**THE INPUT**

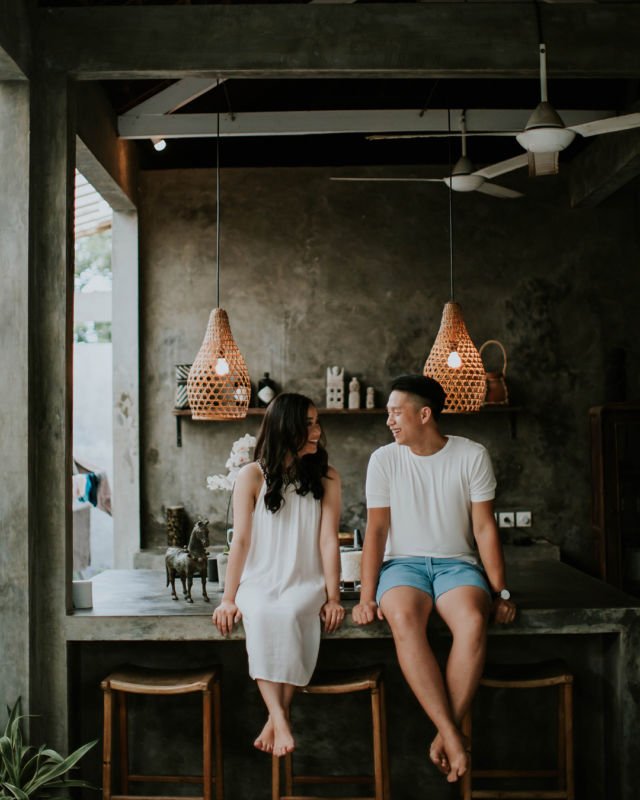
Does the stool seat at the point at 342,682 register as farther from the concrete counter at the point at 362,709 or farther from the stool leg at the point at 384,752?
the concrete counter at the point at 362,709

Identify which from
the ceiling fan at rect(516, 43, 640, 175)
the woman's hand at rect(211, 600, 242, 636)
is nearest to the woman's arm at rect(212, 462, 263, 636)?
the woman's hand at rect(211, 600, 242, 636)

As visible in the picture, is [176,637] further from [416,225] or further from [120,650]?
[416,225]

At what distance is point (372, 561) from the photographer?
355 centimetres

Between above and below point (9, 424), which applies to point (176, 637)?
below

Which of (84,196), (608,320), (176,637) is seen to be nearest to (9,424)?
(176,637)

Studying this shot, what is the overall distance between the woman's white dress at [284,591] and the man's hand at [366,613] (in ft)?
0.48

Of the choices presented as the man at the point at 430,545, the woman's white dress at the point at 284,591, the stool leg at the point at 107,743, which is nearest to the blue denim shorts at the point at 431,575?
the man at the point at 430,545

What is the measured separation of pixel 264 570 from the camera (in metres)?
3.50

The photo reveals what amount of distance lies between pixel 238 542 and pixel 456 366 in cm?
183

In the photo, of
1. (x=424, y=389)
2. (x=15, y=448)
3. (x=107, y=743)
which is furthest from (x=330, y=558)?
(x=15, y=448)

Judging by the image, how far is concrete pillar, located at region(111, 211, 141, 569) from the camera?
6.39m

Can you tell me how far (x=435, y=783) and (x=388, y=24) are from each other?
339 cm

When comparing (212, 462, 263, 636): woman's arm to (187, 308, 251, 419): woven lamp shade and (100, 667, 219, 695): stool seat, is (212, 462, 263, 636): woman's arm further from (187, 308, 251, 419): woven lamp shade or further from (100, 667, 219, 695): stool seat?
(187, 308, 251, 419): woven lamp shade

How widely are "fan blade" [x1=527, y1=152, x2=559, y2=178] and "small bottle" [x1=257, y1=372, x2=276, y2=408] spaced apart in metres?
2.98
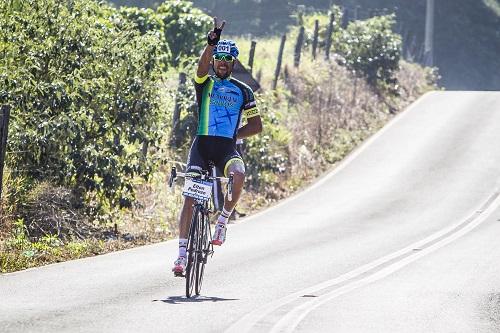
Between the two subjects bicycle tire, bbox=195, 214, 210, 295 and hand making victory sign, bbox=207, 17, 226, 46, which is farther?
bicycle tire, bbox=195, 214, 210, 295

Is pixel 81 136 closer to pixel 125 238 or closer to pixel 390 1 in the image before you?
pixel 125 238

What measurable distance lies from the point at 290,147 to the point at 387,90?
43.1ft

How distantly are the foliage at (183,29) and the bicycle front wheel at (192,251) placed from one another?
18.6m

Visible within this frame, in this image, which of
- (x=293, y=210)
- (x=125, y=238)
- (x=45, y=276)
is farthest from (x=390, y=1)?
(x=45, y=276)

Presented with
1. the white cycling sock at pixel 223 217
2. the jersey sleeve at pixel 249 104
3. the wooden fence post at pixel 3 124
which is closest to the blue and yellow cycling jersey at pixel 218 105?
the jersey sleeve at pixel 249 104

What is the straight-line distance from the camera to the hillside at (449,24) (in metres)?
63.3

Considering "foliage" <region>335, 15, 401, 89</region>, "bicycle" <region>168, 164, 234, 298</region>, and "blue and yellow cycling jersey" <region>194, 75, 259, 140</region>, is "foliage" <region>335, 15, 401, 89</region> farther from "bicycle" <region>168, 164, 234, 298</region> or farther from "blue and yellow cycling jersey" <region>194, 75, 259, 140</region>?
"bicycle" <region>168, 164, 234, 298</region>

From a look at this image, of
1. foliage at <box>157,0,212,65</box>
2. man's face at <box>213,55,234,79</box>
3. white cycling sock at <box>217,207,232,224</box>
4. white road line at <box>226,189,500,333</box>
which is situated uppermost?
foliage at <box>157,0,212,65</box>

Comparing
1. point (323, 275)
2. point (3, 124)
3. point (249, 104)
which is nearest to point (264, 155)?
point (323, 275)

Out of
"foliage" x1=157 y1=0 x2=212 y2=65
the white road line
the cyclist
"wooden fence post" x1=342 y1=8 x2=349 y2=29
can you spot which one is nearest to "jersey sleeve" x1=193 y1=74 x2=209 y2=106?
the cyclist

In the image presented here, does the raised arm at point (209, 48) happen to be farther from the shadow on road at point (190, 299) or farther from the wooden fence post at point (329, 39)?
the wooden fence post at point (329, 39)

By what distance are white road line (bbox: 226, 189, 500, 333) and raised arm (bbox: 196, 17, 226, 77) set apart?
2.22 metres

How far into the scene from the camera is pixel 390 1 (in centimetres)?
6444

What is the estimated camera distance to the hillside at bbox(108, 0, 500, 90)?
63344mm
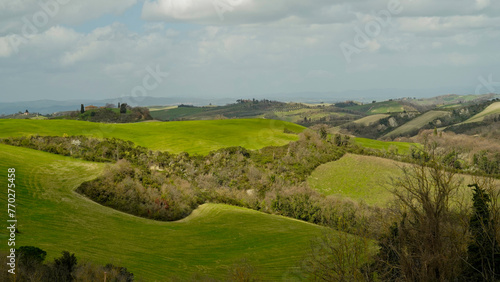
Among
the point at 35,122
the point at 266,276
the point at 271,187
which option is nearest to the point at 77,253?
the point at 266,276

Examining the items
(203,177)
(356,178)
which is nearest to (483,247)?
(203,177)

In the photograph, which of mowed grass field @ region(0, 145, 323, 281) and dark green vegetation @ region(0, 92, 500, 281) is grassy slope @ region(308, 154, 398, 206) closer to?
dark green vegetation @ region(0, 92, 500, 281)

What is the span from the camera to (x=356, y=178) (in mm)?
71812

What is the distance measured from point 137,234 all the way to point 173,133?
2768 inches

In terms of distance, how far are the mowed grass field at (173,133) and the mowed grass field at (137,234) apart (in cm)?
4269

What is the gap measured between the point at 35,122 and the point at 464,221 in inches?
3554

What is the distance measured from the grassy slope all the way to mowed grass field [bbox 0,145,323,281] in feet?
95.4

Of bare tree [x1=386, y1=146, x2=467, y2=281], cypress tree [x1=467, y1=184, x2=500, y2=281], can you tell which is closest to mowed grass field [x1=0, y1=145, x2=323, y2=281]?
bare tree [x1=386, y1=146, x2=467, y2=281]

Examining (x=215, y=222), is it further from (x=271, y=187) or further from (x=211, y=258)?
(x=271, y=187)

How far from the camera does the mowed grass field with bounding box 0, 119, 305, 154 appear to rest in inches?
3159

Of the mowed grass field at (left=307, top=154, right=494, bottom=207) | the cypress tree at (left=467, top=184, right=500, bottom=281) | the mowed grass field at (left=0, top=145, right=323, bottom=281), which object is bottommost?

**EXERCISE DIRECTIONS**
Go through the listing above and quote it exactly, apart from its images.

**TASK RESPONSE**
Does the stool seat at the point at 342,682 register as farther from the concrete counter at the point at 362,709 or farther from the stool leg at the point at 384,752?
the concrete counter at the point at 362,709

Identify which from
the ceiling fan at rect(516, 43, 640, 175)
the woman's hand at rect(211, 600, 242, 636)
is nearest to the woman's arm at rect(212, 462, 263, 636)?
the woman's hand at rect(211, 600, 242, 636)

As visible in the picture, is [176,637] further from [416,225] or further from [120,650]?
[416,225]

At what distance is point (372, 561) from the photographer?
355 centimetres

Between above and below point (9, 424), which applies to point (176, 637)?
below

Which of (84,196), (608,320), (176,637) is seen to be nearest to (9,424)?
(176,637)

Studying this shot, what is the overall distance between the woman's white dress at [284,591] and the man's hand at [366,613] (in ft)?
0.48

Of the choices presented as the man at the point at 430,545, the woman's white dress at the point at 284,591, the stool leg at the point at 107,743, which is nearest to the blue denim shorts at the point at 431,575?
the man at the point at 430,545

What is the measured separation of pixel 264 570 from the camera (in metres)?
3.50

The photo reveals what amount of distance lies between pixel 238 542 and pixel 456 366 in cm?
183

In the photo, of
1. (x=424, y=389)
2. (x=15, y=448)
3. (x=107, y=743)
which is furthest from (x=330, y=558)?
(x=15, y=448)

Judging by the image, how far is concrete pillar, located at region(111, 211, 141, 569) from the camera?
6.39m

Can you tell me how far (x=435, y=783) and (x=388, y=24) are from each other?
339 cm

When comparing (212, 462, 263, 636): woman's arm to (187, 308, 251, 419): woven lamp shade and (100, 667, 219, 695): stool seat, is (212, 462, 263, 636): woman's arm further from (187, 308, 251, 419): woven lamp shade or further from (100, 667, 219, 695): stool seat?
(187, 308, 251, 419): woven lamp shade

How widely are "fan blade" [x1=527, y1=152, x2=559, y2=178] and "small bottle" [x1=257, y1=372, x2=276, y2=408] spaced apart in metres?
2.98
Between the two subjects bicycle tire, bbox=195, 214, 210, 295 and hand making victory sign, bbox=207, 17, 226, 46, which is farther?
bicycle tire, bbox=195, 214, 210, 295

Is pixel 81 136 closer to pixel 125 238 or closer to pixel 390 1 in the image before you?
pixel 125 238

What measurable distance lies from the point at 290,147 to the point at 387,90?
43.1ft

How distantly are the foliage at (183,29) and the bicycle front wheel at (192,251) placed from one another?
18.6m

Visible within this frame, in this image, which of
- (x=293, y=210)
- (x=125, y=238)
- (x=45, y=276)
is farthest from (x=390, y=1)?
(x=45, y=276)

Presented with
1. the white cycling sock at pixel 223 217
2. the jersey sleeve at pixel 249 104
3. the wooden fence post at pixel 3 124
which is closest to the blue and yellow cycling jersey at pixel 218 105?
the jersey sleeve at pixel 249 104

What is the straight-line distance from the camera to the hillside at (449,24) (in metres)?
63.3

Considering "foliage" <region>335, 15, 401, 89</region>, "bicycle" <region>168, 164, 234, 298</region>, and "blue and yellow cycling jersey" <region>194, 75, 259, 140</region>, is "foliage" <region>335, 15, 401, 89</region> farther from "bicycle" <region>168, 164, 234, 298</region> or farther from "blue and yellow cycling jersey" <region>194, 75, 259, 140</region>?
"bicycle" <region>168, 164, 234, 298</region>

From a look at this image, of
1. foliage at <box>157,0,212,65</box>
2. man's face at <box>213,55,234,79</box>
3. white cycling sock at <box>217,207,232,224</box>
4. white road line at <box>226,189,500,333</box>
which is situated uppermost?
foliage at <box>157,0,212,65</box>

Comparing
1. point (323, 275)
2. point (3, 124)
3. point (249, 104)
which is nearest to point (264, 155)?
point (323, 275)

Out of
"foliage" x1=157 y1=0 x2=212 y2=65
the white road line
the cyclist
"wooden fence post" x1=342 y1=8 x2=349 y2=29
can you spot which one is nearest to "jersey sleeve" x1=193 y1=74 x2=209 y2=106?
the cyclist

In the image presented here, does the raised arm at point (209, 48) happen to be farther from the shadow on road at point (190, 299) or farther from the wooden fence post at point (329, 39)?
the wooden fence post at point (329, 39)

By what distance are white road line (bbox: 226, 189, 500, 333) and raised arm (bbox: 196, 17, 226, 77) set apart?
2.22 metres

How far into the scene from the camera is pixel 390 1 (in centimetres)?
6444

What is the estimated camera distance to the hillside at bbox(108, 0, 500, 90)?
63344mm
Among
the point at 35,122
the point at 266,276
the point at 271,187
which option is nearest to the point at 77,253?
the point at 266,276

Examining the items
(203,177)
(356,178)
which is nearest to (483,247)?
(203,177)

In the photograph, which of mowed grass field @ region(0, 145, 323, 281) and dark green vegetation @ region(0, 92, 500, 281) is grassy slope @ region(308, 154, 398, 206) closer to?
dark green vegetation @ region(0, 92, 500, 281)

What is the span from the camera to (x=356, y=178) (in mm)?
71812

What is the distance measured from point 137,234 all the way to point 173,133?
2768 inches

In terms of distance, how far are the mowed grass field at (173,133) and the mowed grass field at (137,234) apart (in cm)?
4269

What is the gap measured between the point at 35,122 and the point at 464,221 in inches?
3554

What is the distance measured from the grassy slope all the way to mowed grass field [bbox 0,145,323,281] in feet?
95.4

Of bare tree [x1=386, y1=146, x2=467, y2=281], cypress tree [x1=467, y1=184, x2=500, y2=281], can you tell which is closest to mowed grass field [x1=0, y1=145, x2=323, y2=281]?
bare tree [x1=386, y1=146, x2=467, y2=281]

Examining (x=215, y=222), is it further from (x=271, y=187) or further from (x=211, y=258)?
(x=271, y=187)

How far from the camera does the mowed grass field with bounding box 0, 119, 305, 154 appear to rest in inches?
3159

Of the mowed grass field at (left=307, top=154, right=494, bottom=207) | the cypress tree at (left=467, top=184, right=500, bottom=281) | the mowed grass field at (left=0, top=145, right=323, bottom=281), which object is bottommost?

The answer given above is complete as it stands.